Wednesday, July 9, 2008

How not to get published

I can write, I can edit, I can layout text and format text and illustrations into a magazine or government report. These things come naturally to me—even when challenging, I find them enjoyable or at least satisfying on some level.

But I seem to lack a corresponding gene for knowing how to get my stuff published by an outside source. I find the whole submissions process frustrating and excruciating, so most of the time I don’t even bother to attempt it. I have many pieces of writing that have been submitted to only one publication and, after receiving a polite refusal, now sit idly in my file cabinet.

(I have been a newspaper reporter, but that kind of writing wasn’t easy for me. I felt that I was emulating the style of a newspaper reporter—it never seemed like my own voice.)

Otherwise, the only way much of my writing has seen the light of day has been through vanity efforts like this blog and my earlier, paper efforts including “a very small magazine” and “another small magazine.”

Vanity efforts are easy, seductive, but they just don’t feel as legitimate to me as an outside editor/publisher reading over my stuff and accepting it. That filter/conduit is important and missing from too many things on the Web. I shudder to think of a world where everyone thinks he/she is a writer and there are no editors left—no print magazines, no newspapers. [I say this knowing I am part of what is killing print publications. Not just because I am posting to a blog, but because, just now, I looked up “conduit” on thefreedictionary.com rather than getting up and looking it up in the dictionary.]
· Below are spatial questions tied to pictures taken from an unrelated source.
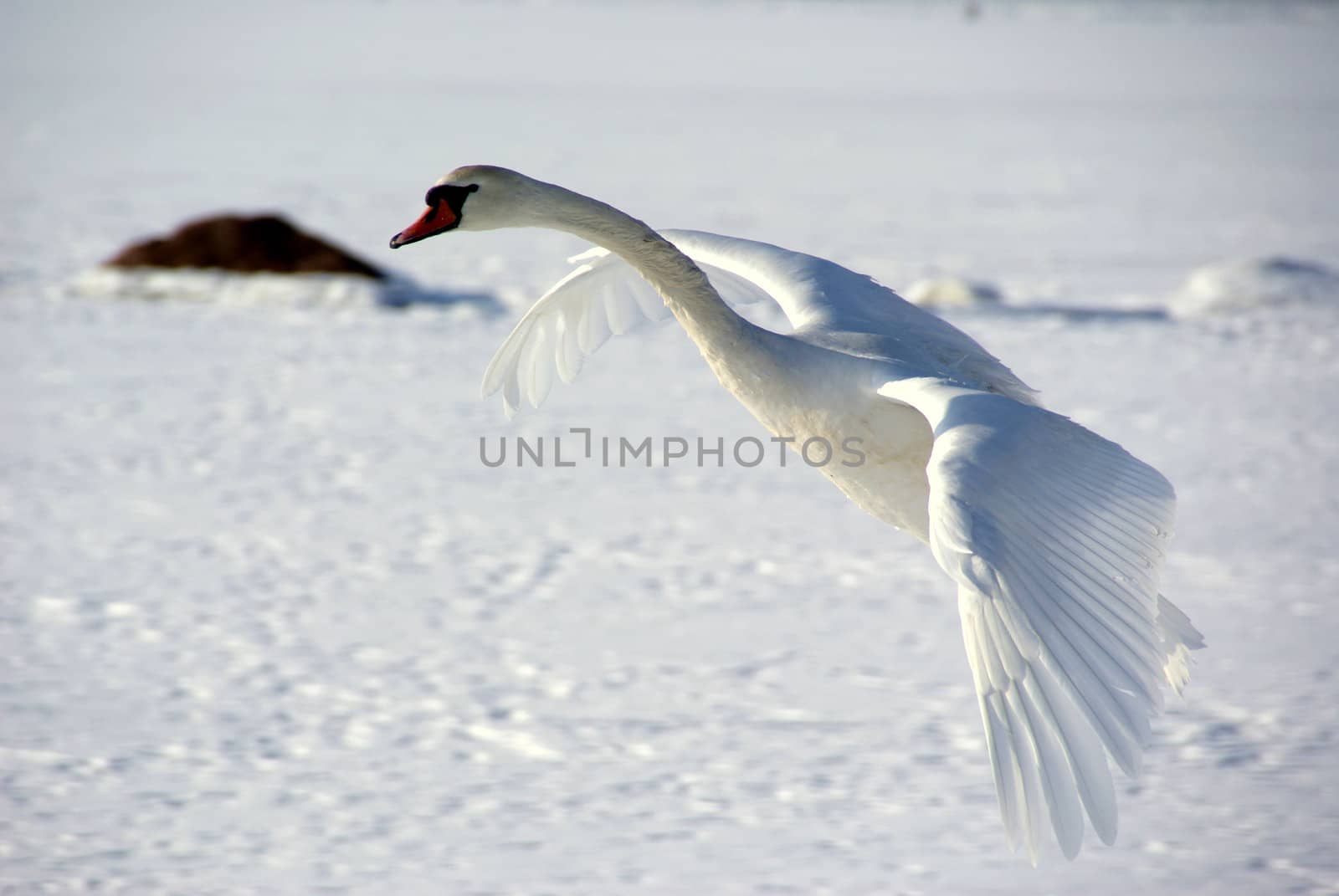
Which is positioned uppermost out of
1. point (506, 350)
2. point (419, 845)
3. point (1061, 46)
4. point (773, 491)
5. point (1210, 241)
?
point (1061, 46)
I still think print is important—and I would like my writing legitimized by being in print. What writer doesn’t? Therefore, I intend to use this blog partly to help me figure out how to go about the submission process in a more painless and fruitful manner. This is what I’m planning:

• I plan to ask writers how they have gotten their stuff in print and/or how they have made a career out of writing, in a feature tentatively called Making Writing Work.

• I’ll ask publishers and editors what they are looking for in submissions and what kinds of submissions stand out in a feature tentatively called What Editors Want.

I’m also attending a workshop next month on getting published for writers of fiction and poetry. I’ll share what I learn.

Granted, I am mostly doing this for my own benefit, but I’m hoping it will inspire other writers to get their work moving--and to let me know how they deal with the submissions process.